▶ _TASK BRIEF_
Copy out, word for word, the part of the listing below that starts at the line holding "Looking at this" and runs through the end of the listing, with both ends included.

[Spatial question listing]
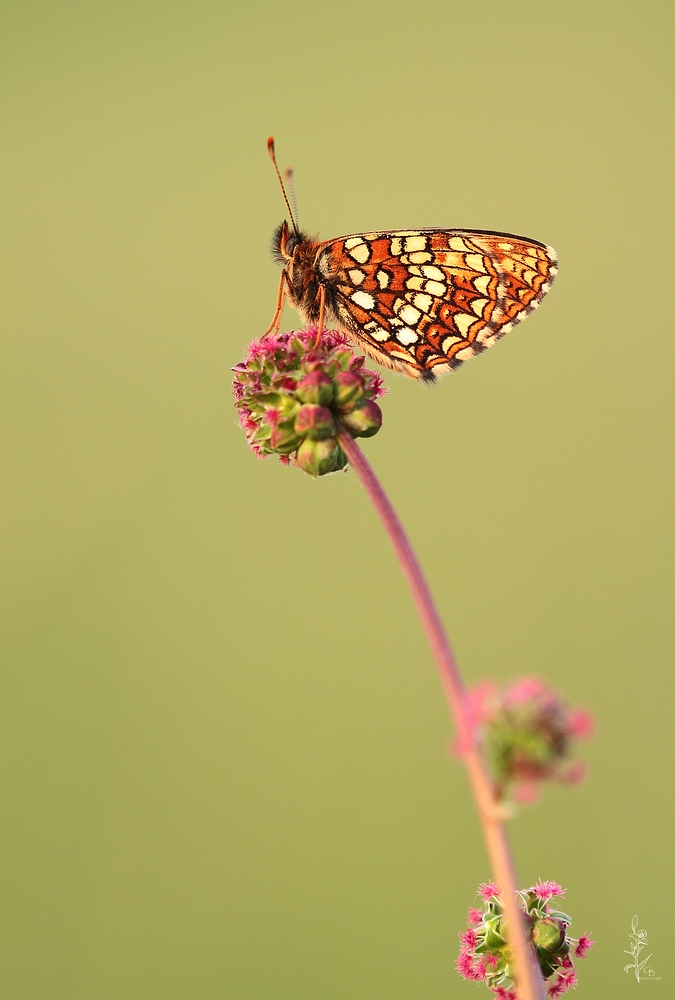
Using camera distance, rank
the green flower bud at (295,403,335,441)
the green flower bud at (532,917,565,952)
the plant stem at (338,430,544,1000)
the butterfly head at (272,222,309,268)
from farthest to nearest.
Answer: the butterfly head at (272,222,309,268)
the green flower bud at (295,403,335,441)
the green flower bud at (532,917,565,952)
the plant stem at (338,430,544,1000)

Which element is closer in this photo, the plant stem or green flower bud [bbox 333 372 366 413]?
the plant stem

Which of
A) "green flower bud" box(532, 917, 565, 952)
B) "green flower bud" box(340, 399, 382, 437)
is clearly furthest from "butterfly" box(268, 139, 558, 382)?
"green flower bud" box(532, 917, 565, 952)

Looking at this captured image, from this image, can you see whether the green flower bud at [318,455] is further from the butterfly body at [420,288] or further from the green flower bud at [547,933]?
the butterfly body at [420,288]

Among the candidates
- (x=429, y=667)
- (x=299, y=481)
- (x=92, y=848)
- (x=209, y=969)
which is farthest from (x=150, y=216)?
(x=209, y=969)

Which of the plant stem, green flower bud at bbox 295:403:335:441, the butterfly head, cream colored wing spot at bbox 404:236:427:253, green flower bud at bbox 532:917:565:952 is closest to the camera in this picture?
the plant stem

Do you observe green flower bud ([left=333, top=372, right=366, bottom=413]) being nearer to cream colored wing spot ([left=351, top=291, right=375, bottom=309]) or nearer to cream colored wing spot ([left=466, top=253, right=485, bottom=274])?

▶ _SOLUTION FOR THIS TASK_
Looking at this captured image, from this image, can you see whether the green flower bud at [318,455] is further from the butterfly body at [420,288] or further from the green flower bud at [547,933]?
the butterfly body at [420,288]

Among the candidates
- (x=429, y=667)
- (x=299, y=481)
- (x=92, y=848)
- (x=209, y=969)
which is farthest from (x=150, y=216)?
(x=209, y=969)

Which of the plant stem, green flower bud at bbox 295:403:335:441, the butterfly head, cream colored wing spot at bbox 404:236:427:253, green flower bud at bbox 532:917:565:952 is closest to the camera in this picture?
the plant stem

Do you observe green flower bud ([left=333, top=372, right=366, bottom=413]) being nearer to cream colored wing spot ([left=351, top=291, right=375, bottom=309]) or nearer to cream colored wing spot ([left=466, top=253, right=485, bottom=274])?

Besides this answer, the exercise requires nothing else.